(Captioned web image data)

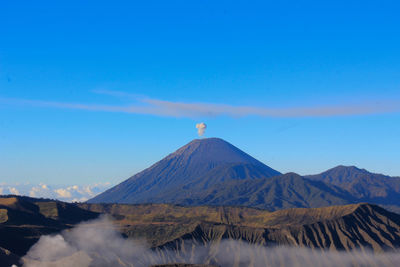 View of volcanic mountain against blue sky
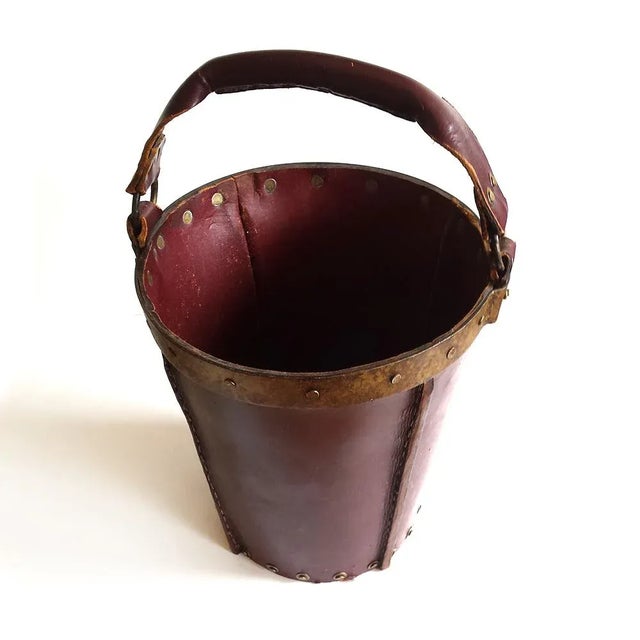 This is a mid-century fire bucket in reddish brown leather with metal rivets and a wood bottom.
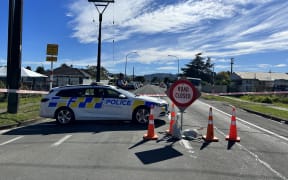 Police at a roadblock near the scene of a brawl in Gisborne in which two people died.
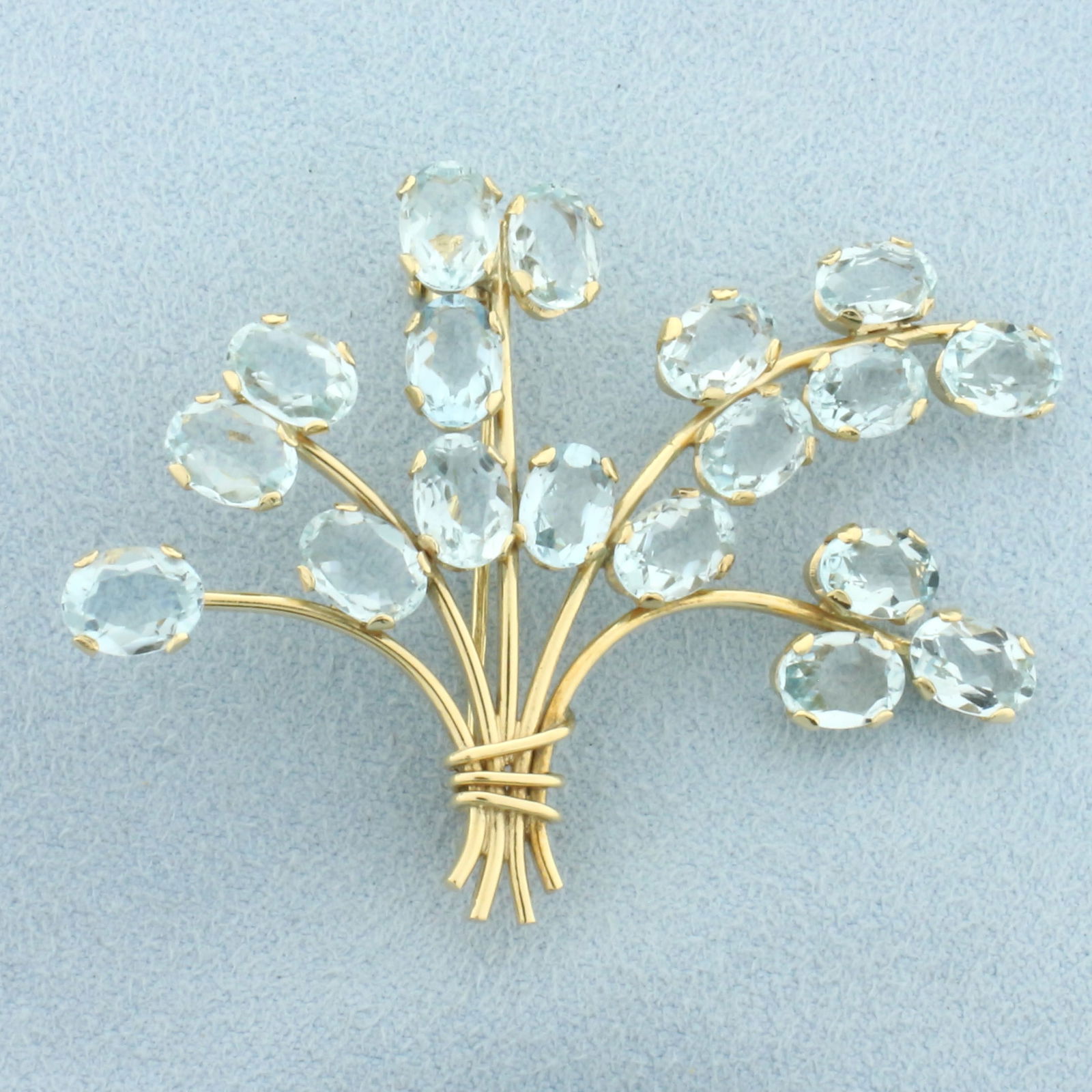 Vintage Aquamarine Flower Bouquet Brooch Pin in 18k Yellow Gold: In 18k Yellow Gold. Contains eighteen 7mm high quality natural oval cut aquamarine gemstones with bright color and excellent clarity. 2 1/8 inch wide. 1 1/2 inch long. 9.1g.
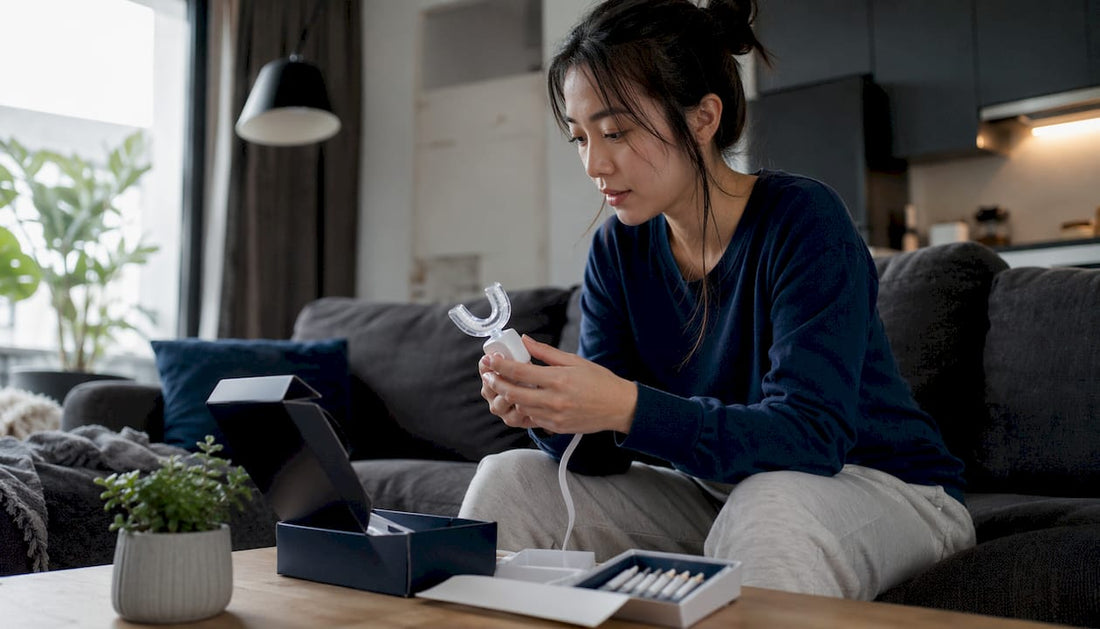 Woman using at-home teeth whitening kit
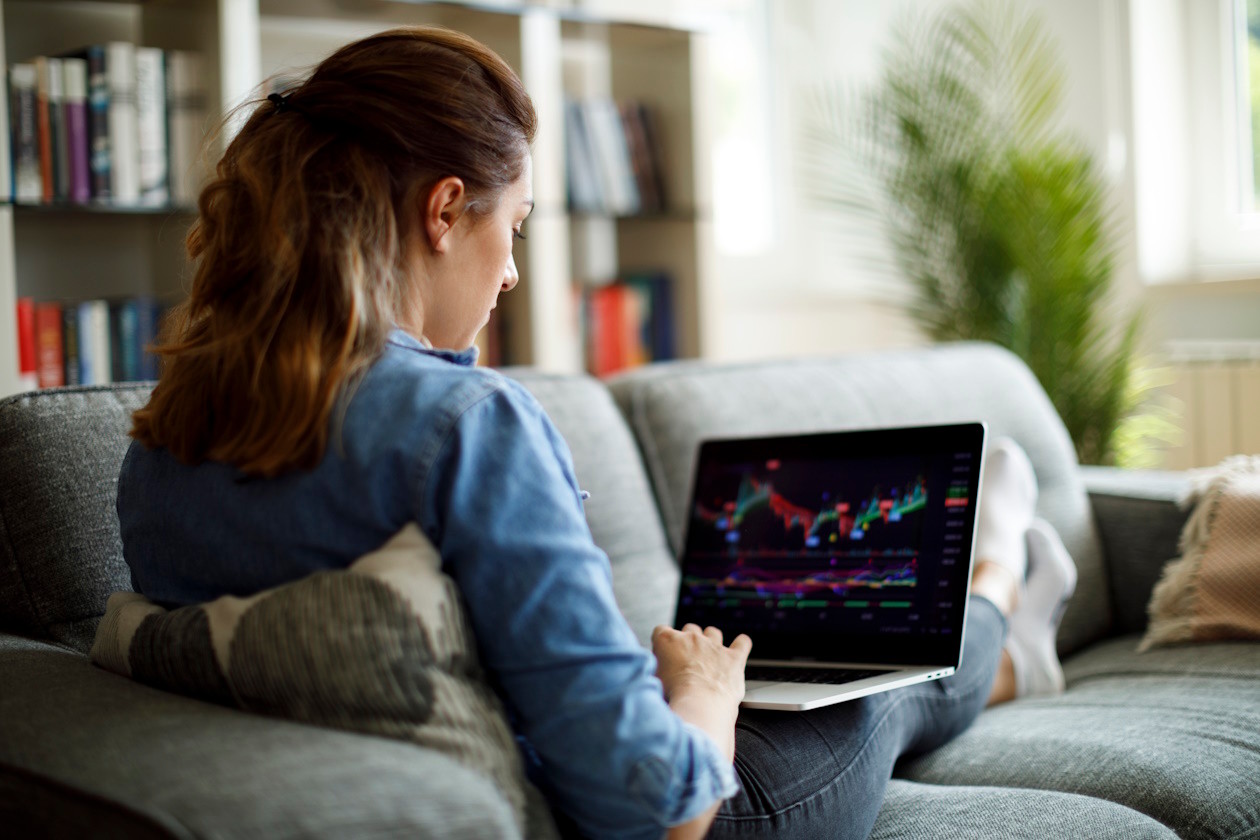 Woman sitting on sofa checking investment graph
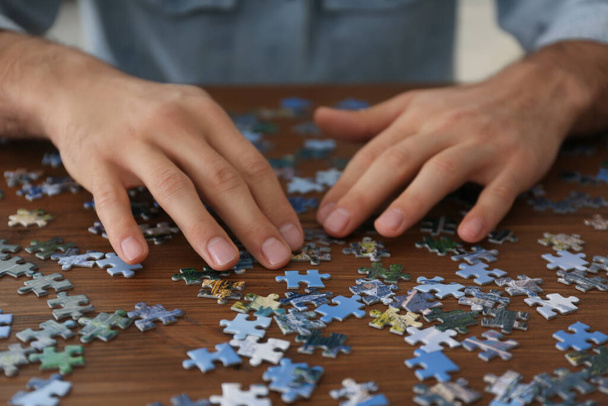 Man playing with puzzles at wooden table, closeup - Foto, Bild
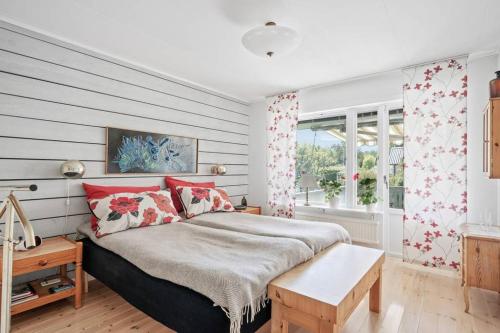 een slaapkamer met een groot bed met rode kussens bij Hagavägen 5 in Grebbestad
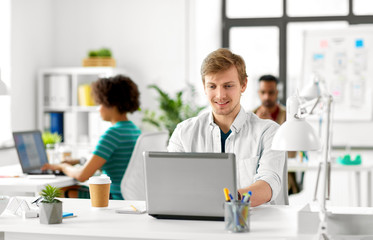 business and creative people concept - male office worker with laptop computer networking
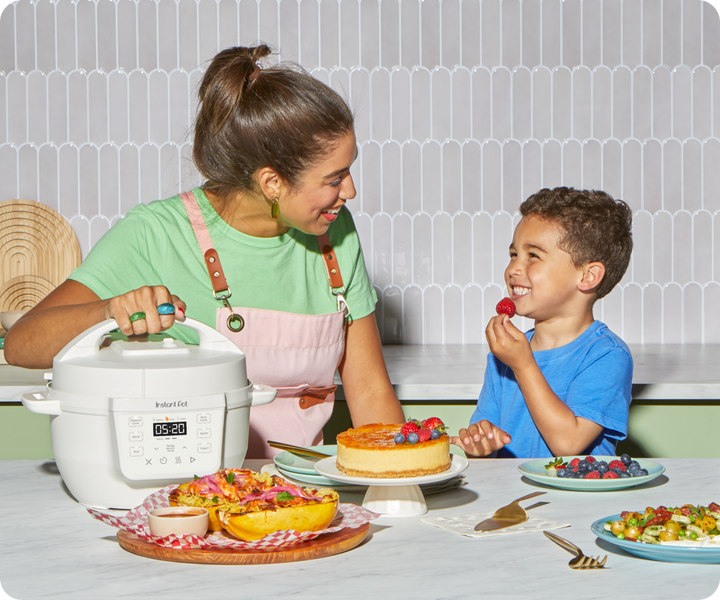 A woman and young boy smile at each other in a bright kitchen while enjoying fresh food. In front of them is the Instant Pot® 4QT RIO™ Mini Multi-Cooker in Sea Salt, surrounded by colorful dishes including cheesecake, stuffed squash, berries, and a veggie pasta salad.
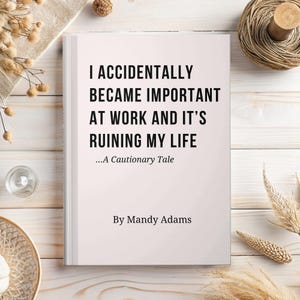 May include: A rectangular book with a light pink cover featuring black text that reads I ACCIDENTALLY BECAME IMPORTANT AT WORK AND IT'S RUINING MY LIFE ...A Cautionary Tale By Mandy Adams. The book is positioned on a light wood surface.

→ WHAT THE EXERCISE ASKS: The response should hold only an exact retyping of the lines from the beginning of the data through the line containing "Police at a", both ends kept, pictures omitted.

→ ANSWER AREA:
 View of volcanic mountain against blue sky
 This is a mid-century fire bucket in reddish brown leather with metal rivets and a wood bottom.
 Police at a roadblock near the scene of a brawl in Gisborne in which two people died.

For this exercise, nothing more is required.